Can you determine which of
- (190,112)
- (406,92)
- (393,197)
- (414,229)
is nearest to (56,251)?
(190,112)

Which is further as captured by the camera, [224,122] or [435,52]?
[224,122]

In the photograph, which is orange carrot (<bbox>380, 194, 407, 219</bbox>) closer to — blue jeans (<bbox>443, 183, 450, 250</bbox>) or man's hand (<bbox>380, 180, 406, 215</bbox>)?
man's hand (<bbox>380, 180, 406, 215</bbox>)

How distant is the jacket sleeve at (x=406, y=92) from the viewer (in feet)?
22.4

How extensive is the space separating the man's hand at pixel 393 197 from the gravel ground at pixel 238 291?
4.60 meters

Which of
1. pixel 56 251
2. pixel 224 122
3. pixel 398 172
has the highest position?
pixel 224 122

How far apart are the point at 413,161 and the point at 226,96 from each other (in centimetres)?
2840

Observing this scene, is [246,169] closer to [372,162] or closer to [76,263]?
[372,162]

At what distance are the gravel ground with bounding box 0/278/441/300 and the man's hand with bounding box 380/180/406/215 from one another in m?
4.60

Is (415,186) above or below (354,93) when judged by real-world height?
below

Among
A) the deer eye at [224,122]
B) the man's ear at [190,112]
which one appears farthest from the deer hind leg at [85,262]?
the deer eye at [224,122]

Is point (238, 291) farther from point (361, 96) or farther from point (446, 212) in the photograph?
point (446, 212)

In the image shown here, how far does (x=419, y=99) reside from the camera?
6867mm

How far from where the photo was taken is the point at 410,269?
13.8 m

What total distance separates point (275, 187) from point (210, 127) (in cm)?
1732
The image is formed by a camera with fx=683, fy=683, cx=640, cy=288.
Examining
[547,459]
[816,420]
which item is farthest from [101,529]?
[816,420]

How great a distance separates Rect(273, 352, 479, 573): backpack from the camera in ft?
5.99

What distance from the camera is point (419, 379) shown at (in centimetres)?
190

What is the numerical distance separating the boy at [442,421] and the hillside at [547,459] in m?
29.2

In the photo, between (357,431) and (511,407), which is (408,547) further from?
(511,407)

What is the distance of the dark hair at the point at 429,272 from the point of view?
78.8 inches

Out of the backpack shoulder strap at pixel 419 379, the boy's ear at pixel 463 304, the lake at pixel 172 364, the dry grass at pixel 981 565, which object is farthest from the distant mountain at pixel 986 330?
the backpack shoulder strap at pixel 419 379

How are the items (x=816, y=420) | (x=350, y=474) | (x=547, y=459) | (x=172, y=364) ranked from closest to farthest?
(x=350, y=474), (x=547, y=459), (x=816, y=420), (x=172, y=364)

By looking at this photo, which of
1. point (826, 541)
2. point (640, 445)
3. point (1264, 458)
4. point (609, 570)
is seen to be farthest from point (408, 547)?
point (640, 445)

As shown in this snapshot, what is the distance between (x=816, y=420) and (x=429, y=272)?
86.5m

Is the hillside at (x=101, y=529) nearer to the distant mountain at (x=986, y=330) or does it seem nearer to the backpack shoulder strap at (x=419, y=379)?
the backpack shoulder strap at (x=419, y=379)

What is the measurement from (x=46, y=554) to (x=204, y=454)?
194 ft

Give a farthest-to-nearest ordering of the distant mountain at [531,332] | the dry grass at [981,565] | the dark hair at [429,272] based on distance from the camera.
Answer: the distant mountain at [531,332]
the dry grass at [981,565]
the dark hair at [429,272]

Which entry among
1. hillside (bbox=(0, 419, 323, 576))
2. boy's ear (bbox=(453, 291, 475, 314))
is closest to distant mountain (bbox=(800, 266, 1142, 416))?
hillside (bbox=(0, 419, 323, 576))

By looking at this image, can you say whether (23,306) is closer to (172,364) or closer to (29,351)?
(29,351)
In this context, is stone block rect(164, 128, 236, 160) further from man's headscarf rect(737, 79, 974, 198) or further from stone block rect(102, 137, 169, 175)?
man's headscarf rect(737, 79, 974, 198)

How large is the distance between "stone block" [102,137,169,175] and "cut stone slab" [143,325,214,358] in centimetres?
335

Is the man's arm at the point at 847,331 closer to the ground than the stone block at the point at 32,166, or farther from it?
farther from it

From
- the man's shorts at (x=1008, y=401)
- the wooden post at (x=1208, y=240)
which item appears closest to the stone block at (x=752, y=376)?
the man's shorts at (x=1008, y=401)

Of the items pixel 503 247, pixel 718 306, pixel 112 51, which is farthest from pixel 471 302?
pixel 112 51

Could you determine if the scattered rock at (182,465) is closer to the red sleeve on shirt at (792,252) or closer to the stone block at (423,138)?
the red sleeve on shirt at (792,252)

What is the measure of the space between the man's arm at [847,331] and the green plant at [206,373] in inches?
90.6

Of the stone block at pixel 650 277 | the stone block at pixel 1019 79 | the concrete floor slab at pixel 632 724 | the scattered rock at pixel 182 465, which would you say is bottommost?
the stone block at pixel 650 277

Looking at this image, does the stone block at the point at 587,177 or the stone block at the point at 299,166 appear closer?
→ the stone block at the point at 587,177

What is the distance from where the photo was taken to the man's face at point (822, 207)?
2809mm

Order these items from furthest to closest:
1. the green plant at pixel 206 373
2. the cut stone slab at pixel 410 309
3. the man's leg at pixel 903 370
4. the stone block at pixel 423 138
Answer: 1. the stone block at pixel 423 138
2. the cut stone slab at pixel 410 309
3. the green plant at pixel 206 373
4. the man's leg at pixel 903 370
######
ESERCIZIO: Estrai dai record qui sopra tutte le righe in cui compare la parola "items" e ricopiale per intero.

RISULTATO ATTESO:
How are the items (x=816, y=420) | (x=350, y=474) | (x=547, y=459) | (x=172, y=364) ranked from closest to farthest?
Of the items pixel 503 247, pixel 718 306, pixel 112 51, which is farthest from pixel 471 302?
Order these items from furthest to closest:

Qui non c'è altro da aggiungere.